## Document passage

Original post by BeastOfSyracuseExactly. The 5000 Yezidis on Mount Sinjar who had been surrounded would undoubtedly have been carried off into slavery and (for the men) certain death. Many thousands more Kurds and Yezidis would be killed and ISIS would be well-advanced in their plan to ethnically and religiously cleanse northern Iraq.
It cannot be disputed that Western airpower was the crucial element in helping the Kurds to defend Kobane. Before the air sorties stared, Kobane was completely surrounded and on the verge of falling, Erdogan was gloating about it and everyone thought it was a fait accompli.
Then the US Air Force cavalry arrived and they worked closely with the Kurds to turn Kobane into a giant ISIS graveyard. It was their Stalingard, over 2000 ISIS fighters were killed. Following that the Kurds retook the city and the surrounding villages and have expanded out from there, such that they are not that far away from Raqqa now. It is insane for the hard left to claim that it would have been better if we'd simply allowed Kobane to fall. There's an infuriating cowardice about it, and note how free they are with other people's lives. The Kurds want to fight, we have the means to help them in a big way, but the hard left says "Let them die. It's better to have Kurdish blood on our hands from inaction than ISIS blood on our hands from action".

## Supplied material

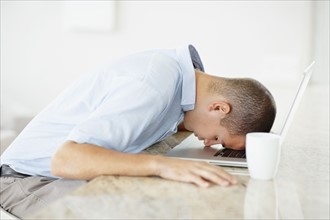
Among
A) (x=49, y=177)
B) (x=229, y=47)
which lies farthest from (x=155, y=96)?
(x=229, y=47)

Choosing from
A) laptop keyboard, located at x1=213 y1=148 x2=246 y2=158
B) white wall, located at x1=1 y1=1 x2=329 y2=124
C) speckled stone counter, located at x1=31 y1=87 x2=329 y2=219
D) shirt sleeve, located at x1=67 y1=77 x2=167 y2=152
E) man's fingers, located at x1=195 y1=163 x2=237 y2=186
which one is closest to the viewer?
speckled stone counter, located at x1=31 y1=87 x2=329 y2=219

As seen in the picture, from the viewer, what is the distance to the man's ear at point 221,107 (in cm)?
158

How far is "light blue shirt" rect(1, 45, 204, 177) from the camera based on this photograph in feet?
4.30

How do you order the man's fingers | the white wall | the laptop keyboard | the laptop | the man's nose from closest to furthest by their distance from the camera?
the man's fingers → the laptop → the laptop keyboard → the man's nose → the white wall

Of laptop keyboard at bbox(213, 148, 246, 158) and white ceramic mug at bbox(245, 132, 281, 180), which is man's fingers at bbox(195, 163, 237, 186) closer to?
white ceramic mug at bbox(245, 132, 281, 180)

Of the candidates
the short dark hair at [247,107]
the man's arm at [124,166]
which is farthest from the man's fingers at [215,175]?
the short dark hair at [247,107]

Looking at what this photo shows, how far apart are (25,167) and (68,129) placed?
207mm

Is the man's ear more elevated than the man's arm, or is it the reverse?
the man's ear

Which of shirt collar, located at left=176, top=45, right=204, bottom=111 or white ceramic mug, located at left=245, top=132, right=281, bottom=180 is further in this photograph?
shirt collar, located at left=176, top=45, right=204, bottom=111

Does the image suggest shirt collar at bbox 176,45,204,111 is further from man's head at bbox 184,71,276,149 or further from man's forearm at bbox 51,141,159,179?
Answer: man's forearm at bbox 51,141,159,179

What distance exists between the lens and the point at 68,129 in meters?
1.59

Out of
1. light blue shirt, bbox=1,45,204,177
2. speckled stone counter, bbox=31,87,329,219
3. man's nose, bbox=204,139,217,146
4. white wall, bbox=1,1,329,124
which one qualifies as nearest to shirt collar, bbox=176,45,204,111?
light blue shirt, bbox=1,45,204,177

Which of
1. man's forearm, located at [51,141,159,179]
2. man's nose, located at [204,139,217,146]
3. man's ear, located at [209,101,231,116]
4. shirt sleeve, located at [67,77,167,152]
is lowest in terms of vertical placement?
man's nose, located at [204,139,217,146]

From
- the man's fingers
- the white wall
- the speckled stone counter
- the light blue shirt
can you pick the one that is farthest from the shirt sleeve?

## What you need to do
a) Copy the forum post about Kobane from "Original post by" to "a fait accompli.", word for word.
b) How many lines in the records contain the word "viewer"? Reply with the number alone.

## Outputs for the tasks
a)
Original post by BeastOfSyracuseExactly. The 5000 Yezidis on Mount Sinjar who had been surrounded would undoubtedly have been carried off into slavery and (for the men) certain death. Many thousands more Kurds and Yezidis would be killed and ISIS would be well-advanced in their plan to ethnically and religiously cleanse northern Iraq.
It cannot be disputed that Western airpower was the crucial element in helping the Kurds to defend Kobane. Before the air sorties stared, Kobane was completely surrounded and on the verge of falling, Erdogan was gloating about it and everyone thought it was a fait accompli.

b) 2